The critical part is that you constantly refer back to this and update it based on your new knowledge.
Once you have your map, set about starting with one of the nodes - an excellent place to start is often the one with the most connections to other nodes.
Be precise in the objective of your learning.
I like to have a concrete objective in mind when learning - what am I planning to do to put this new knowledge to use? This approach isn't necessary, but I find that it focuses the mind and ensures you're separating signal from noise.
Even if I'm learning something for its enjoyment, I want to have a concrete objective; a blog post, YouTube video, or launching a product to apply the knowledge.
In doing this, you also set the boundaries for what your map should or shouldn't include - for me, curiosity can lead me down tangents that are only sometimes useful.
Applying this to Crypto
Taking the example of my recent research of Crypto and web3, I initially sought out good content curators within the space. Twitter is fantastic for both following prominent voices in the space, as well as finding good articles to use as a launchpad.
From this, here are a few of the posts that I landed on:
- Crypto Canon: https://a16z.com/2018/02/10/crypto-readings-resources/
- NFT Canon: https://future.a16z.com/nft-canon/
- DAOs Canon: https://future.a16z.com/dao-canon/
- Gaby Goldberg's Reading List: https://gabygoldberg.notion.site/f7050e62461143d49345e7b46eb5576b?v=c02511c4230c44ce9a1a03c9757da524
- Gaby Goldberg's Podcast List: https://gabygoldberg.notion.site/8d124b6139ad41ef84c11b0a32cedc49?v=040c8d87221e466e98ffea726bf649eb
Each of these links provides many more links to specific topics, which helped update and adjust the map as I read through each one. Having a clear objective for your learning in mind throughout the process enables you to filter down these lists if not all of it is necessary.

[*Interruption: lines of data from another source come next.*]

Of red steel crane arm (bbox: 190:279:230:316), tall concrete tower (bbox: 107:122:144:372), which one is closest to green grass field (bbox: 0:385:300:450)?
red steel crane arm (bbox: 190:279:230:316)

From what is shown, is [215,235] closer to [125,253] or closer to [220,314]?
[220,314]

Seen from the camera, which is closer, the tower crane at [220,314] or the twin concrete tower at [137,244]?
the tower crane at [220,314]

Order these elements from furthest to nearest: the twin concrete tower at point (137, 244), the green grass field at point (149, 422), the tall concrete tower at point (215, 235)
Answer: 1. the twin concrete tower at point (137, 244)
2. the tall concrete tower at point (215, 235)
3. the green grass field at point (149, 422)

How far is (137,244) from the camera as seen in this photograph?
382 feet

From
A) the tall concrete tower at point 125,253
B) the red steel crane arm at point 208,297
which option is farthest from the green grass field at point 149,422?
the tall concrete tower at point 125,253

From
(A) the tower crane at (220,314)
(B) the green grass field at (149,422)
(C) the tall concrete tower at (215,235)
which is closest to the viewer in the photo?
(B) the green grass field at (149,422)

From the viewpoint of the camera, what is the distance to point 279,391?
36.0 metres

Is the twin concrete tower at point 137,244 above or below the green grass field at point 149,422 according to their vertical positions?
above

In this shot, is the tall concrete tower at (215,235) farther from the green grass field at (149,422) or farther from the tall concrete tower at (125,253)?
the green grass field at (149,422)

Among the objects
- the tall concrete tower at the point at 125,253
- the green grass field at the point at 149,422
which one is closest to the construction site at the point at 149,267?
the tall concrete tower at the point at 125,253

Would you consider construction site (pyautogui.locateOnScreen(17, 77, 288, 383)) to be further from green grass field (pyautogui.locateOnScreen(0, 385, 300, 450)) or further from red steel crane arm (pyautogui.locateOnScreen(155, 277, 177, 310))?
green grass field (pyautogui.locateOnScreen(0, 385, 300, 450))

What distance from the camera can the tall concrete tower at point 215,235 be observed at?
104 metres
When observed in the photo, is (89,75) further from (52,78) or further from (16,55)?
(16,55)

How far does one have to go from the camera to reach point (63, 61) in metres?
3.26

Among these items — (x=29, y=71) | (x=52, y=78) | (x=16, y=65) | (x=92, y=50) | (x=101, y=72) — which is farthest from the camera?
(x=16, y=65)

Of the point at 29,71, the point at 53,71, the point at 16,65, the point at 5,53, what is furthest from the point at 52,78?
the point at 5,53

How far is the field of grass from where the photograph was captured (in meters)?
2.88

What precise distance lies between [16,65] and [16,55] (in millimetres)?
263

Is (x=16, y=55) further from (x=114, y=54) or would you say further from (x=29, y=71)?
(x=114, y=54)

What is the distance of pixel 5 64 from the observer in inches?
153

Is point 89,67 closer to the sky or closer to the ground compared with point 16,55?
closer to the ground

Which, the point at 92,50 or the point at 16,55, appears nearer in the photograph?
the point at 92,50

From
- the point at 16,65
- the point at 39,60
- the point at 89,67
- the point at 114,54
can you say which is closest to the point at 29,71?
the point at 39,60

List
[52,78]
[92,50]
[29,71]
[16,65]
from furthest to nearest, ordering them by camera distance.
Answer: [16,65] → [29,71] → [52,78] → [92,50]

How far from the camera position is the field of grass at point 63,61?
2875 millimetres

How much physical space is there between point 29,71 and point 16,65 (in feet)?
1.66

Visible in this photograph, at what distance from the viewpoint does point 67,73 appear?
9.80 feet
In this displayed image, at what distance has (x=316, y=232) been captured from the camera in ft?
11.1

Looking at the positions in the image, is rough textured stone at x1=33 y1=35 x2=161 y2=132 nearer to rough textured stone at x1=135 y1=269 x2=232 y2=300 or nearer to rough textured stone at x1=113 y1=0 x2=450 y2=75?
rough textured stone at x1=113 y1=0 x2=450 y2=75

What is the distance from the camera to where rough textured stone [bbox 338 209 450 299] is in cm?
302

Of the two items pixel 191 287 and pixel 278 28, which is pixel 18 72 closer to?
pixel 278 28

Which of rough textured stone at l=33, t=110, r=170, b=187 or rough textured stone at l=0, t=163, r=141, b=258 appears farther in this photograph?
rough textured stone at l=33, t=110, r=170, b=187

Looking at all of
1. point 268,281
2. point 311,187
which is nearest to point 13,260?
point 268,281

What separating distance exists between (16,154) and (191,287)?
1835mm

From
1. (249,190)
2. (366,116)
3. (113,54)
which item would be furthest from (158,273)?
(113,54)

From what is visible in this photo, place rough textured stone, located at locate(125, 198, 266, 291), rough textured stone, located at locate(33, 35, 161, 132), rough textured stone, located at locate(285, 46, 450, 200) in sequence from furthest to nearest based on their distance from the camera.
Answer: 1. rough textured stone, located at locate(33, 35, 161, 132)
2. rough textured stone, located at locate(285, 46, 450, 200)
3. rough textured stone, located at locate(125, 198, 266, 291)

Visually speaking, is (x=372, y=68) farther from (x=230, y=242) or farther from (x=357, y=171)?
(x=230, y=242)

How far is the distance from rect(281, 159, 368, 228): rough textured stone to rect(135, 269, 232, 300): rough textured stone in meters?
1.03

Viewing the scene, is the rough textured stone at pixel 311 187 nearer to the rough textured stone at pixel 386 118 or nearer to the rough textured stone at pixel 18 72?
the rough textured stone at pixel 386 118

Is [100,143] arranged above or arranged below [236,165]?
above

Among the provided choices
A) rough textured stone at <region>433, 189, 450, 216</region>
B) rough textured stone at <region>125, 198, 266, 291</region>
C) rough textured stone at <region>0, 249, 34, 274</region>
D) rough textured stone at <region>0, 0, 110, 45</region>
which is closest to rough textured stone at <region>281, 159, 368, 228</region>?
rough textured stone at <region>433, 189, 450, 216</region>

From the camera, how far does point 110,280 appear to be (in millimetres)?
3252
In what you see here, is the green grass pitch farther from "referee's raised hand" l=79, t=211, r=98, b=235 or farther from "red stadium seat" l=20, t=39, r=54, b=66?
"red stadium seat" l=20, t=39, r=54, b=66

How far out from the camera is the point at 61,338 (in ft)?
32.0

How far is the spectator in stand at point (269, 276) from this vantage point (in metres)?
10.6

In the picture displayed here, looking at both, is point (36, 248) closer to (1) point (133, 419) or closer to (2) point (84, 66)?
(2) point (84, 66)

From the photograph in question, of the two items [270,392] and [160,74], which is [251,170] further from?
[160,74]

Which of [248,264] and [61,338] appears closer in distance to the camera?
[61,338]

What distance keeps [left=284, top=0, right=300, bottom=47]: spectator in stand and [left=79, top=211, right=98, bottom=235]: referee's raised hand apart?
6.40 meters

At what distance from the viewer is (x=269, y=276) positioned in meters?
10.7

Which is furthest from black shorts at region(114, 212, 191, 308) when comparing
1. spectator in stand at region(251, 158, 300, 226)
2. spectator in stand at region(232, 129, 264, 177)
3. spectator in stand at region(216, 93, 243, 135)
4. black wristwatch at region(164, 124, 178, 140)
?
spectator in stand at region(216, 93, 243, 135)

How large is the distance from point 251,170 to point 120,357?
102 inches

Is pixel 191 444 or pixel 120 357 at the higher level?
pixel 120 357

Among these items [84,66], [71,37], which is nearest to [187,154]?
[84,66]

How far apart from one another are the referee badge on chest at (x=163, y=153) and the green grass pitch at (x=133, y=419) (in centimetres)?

Testing proper understanding as you read within the topic
An excellent way to evaluate your proper understanding of a topic within your map is to apply the Feynmann technique, which is explained clearly here.
Applying thought on top of learning.
Reading posts and listening to podcasts is a good start, but it is important to apply your own thinking to the content you're consuming simultaneously. This is particularly true in fields such as Crypto which are very nascent, and therefore it would be unwise to take anything beyond the technical details as a consensus view.
I write down a list of questions that I want to answer and add to this as I am learning. As I become more knowledgeable, this expands to a few core hypotheses that I want to test.
The process can be time-consuming, but I've found that following the above principles improves efficiency considerably.